REQUIREMENTS:
Replace "woman with handbag" with "woman carrying a handbag" everywhere it occurs in the entries below, and reproduce all other text unchanged.

---------- THE DATA ----------

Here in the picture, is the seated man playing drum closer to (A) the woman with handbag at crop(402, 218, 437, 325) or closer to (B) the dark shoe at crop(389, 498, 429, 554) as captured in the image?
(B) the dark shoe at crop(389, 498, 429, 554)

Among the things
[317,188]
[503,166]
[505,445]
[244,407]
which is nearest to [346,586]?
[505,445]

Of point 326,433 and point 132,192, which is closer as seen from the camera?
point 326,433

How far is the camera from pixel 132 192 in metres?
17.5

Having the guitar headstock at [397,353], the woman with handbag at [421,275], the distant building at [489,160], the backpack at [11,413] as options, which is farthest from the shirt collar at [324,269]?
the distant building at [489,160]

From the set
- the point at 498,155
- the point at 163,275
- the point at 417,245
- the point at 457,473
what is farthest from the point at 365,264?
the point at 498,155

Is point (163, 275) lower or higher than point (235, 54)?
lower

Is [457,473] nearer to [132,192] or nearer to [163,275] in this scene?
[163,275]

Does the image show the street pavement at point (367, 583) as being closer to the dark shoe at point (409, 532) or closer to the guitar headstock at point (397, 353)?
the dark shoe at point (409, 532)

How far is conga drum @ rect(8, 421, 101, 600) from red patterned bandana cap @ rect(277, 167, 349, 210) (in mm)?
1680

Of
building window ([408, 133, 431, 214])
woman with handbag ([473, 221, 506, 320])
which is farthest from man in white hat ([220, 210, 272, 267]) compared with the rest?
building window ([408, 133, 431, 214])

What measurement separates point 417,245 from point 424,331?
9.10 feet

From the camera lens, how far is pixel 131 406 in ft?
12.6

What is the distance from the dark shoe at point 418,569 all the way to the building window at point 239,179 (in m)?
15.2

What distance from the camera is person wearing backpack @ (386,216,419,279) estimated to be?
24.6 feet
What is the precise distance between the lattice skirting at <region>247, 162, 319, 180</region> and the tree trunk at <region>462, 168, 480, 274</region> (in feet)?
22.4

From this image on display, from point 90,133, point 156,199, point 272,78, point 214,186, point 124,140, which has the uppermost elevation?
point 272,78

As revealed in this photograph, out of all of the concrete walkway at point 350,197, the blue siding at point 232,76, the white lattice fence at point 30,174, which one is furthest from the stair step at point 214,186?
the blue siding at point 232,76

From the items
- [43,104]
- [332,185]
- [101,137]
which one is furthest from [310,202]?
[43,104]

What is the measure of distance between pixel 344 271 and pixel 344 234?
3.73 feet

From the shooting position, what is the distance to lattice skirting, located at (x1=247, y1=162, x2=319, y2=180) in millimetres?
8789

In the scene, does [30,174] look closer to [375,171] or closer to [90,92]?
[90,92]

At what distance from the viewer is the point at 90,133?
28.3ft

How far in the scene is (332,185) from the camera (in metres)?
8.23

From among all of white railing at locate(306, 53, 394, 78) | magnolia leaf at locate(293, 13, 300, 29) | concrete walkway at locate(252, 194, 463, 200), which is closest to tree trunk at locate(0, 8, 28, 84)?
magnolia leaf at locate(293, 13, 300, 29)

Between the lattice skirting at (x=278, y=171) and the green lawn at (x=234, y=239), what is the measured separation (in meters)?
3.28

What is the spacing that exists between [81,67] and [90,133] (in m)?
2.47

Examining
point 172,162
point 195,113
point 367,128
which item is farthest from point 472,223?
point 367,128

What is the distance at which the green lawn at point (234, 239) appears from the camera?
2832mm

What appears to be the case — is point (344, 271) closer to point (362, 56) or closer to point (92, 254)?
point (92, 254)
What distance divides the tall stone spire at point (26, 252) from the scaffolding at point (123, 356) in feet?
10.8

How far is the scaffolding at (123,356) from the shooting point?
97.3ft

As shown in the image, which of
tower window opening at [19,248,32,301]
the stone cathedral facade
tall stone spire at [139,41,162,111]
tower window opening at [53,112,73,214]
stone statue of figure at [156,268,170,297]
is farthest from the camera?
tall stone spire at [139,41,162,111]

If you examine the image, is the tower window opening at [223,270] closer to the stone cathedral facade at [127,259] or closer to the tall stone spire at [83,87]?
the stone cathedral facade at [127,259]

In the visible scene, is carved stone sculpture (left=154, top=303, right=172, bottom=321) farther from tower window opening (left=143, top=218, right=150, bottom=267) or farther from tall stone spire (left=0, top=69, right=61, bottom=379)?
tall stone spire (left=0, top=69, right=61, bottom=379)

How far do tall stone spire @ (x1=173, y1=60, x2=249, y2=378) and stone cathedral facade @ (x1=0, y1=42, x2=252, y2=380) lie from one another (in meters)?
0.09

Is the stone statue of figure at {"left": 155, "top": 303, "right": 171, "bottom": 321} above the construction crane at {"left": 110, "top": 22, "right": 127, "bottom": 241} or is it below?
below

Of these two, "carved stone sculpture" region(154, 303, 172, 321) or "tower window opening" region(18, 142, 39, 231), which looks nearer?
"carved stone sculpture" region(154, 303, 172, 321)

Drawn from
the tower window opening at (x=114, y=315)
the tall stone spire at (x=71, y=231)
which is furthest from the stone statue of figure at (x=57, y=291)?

----------

SOLUTION FOR THIS EXERCISE:
Here in the picture, is the seated man playing drum closer to (A) the woman carrying a handbag at crop(402, 218, 437, 325) or closer to (B) the dark shoe at crop(389, 498, 429, 554) as captured in the image?
(B) the dark shoe at crop(389, 498, 429, 554)

Among the things
[317,188]
[503,166]
[505,445]
[244,407]
which is nearest to [346,586]?
[505,445]

Of point 326,433 and point 132,192, which is closer as seen from the camera?
point 326,433

How far is the camera from pixel 132 192 in metres?
17.5

Having the guitar headstock at [397,353], the woman carrying a handbag at [421,275], the distant building at [489,160], the backpack at [11,413] as options, which is farthest from the shirt collar at [324,269]?
the distant building at [489,160]

From the set
- the point at 498,155
- the point at 163,275
- the point at 417,245
- the point at 457,473
what is farthest from the point at 365,264?
the point at 498,155

Is point (163, 275) lower or higher than point (235, 54)?
lower

Is [457,473] nearer to [132,192] or nearer to [163,275] in this scene?
[163,275]

Does the image show the street pavement at point (367, 583) as being closer to the dark shoe at point (409, 532) or closer to the guitar headstock at point (397, 353)?
the dark shoe at point (409, 532)

How far is conga drum @ rect(8, 421, 101, 600) from red patterned bandana cap @ rect(277, 167, 349, 210) (in mm)?
1680

Of
building window ([408, 133, 431, 214])
woman carrying a handbag ([473, 221, 506, 320])
which is farthest from man in white hat ([220, 210, 272, 267]) compared with the rest?
building window ([408, 133, 431, 214])

What measurement separates point 417,245 from point 424,331?
9.10 feet

From the camera lens, how far is pixel 131 406 in ft?
12.6

What is the distance from the dark shoe at point 418,569 all the way to the building window at point 239,179 (in m)?
15.2

What distance from the camera is person wearing backpack @ (386,216,419,279) estimated to be?
24.6 feet
What is the precise distance between the lattice skirting at <region>247, 162, 319, 180</region> and the tree trunk at <region>462, 168, 480, 274</region> (in feet)?
22.4

From this image on display, from point 90,133, point 156,199, point 272,78, point 214,186, point 124,140, which has the uppermost elevation?
point 272,78

As revealed in this photograph, out of all of the concrete walkway at point 350,197, the blue siding at point 232,76, the white lattice fence at point 30,174, which one is furthest from the stair step at point 214,186?
the blue siding at point 232,76

From the items
- [43,104]
- [332,185]
- [101,137]
which one is furthest from [310,202]?
[43,104]

What is the measure of distance between pixel 344 271 and pixel 344 234?
3.73 feet

From the shooting position, what is the distance to lattice skirting, located at (x1=247, y1=162, x2=319, y2=180) in millimetres?
8789

In the scene, does [30,174] look closer to [375,171] or closer to [90,92]?
[90,92]

At what distance from the viewer is the point at 90,133?
28.3ft

How far in the scene is (332,185) from the camera (in metres)?
8.23

From among all of white railing at locate(306, 53, 394, 78) | magnolia leaf at locate(293, 13, 300, 29) | concrete walkway at locate(252, 194, 463, 200), which is closest to tree trunk at locate(0, 8, 28, 84)?
magnolia leaf at locate(293, 13, 300, 29)

Between the lattice skirting at (x=278, y=171) and the green lawn at (x=234, y=239), what is the measured separation (in meters)?
3.28

What is the spacing that exists between [81,67] and [90,133] (in m)?
2.47

Examining
point 172,162
point 195,113
point 367,128
which item is farthest from point 472,223?
point 367,128

What is the distance at which the green lawn at point (234, 239) appears from the camera?
2832mm

What appears to be the case — is point (344, 271) closer to point (362, 56) or closer to point (92, 254)?
point (92, 254)
What distance divides the tall stone spire at point (26, 252) from the scaffolding at point (123, 356) in feet?
10.8

How far is the scaffolding at (123,356) from the shooting point?
97.3ft

As shown in the image, which of
tower window opening at [19,248,32,301]
the stone cathedral facade
tall stone spire at [139,41,162,111]
tower window opening at [53,112,73,214]
stone statue of figure at [156,268,170,297]
is farthest from the camera?
tall stone spire at [139,41,162,111]

If you examine the image, is the tower window opening at [223,270] closer to the stone cathedral facade at [127,259] or closer to the tall stone spire at [83,87]?
the stone cathedral facade at [127,259]

In the visible scene, is carved stone sculpture (left=154, top=303, right=172, bottom=321) farther from tower window opening (left=143, top=218, right=150, bottom=267) or farther from tall stone spire (left=0, top=69, right=61, bottom=379)?
tall stone spire (left=0, top=69, right=61, bottom=379)

How far do tall stone spire @ (x1=173, y1=60, x2=249, y2=378) and stone cathedral facade @ (x1=0, y1=42, x2=252, y2=380) lie from one another (in meters)?
0.09

Is the stone statue of figure at {"left": 155, "top": 303, "right": 171, "bottom": 321} above the construction crane at {"left": 110, "top": 22, "right": 127, "bottom": 241} or is it below?
below

Of these two, "carved stone sculpture" region(154, 303, 172, 321) or "tower window opening" region(18, 142, 39, 231), which looks nearer?
"carved stone sculpture" region(154, 303, 172, 321)

Drawn from
the tower window opening at (x=114, y=315)
the tall stone spire at (x=71, y=231)
which is furthest from the stone statue of figure at (x=57, y=291)?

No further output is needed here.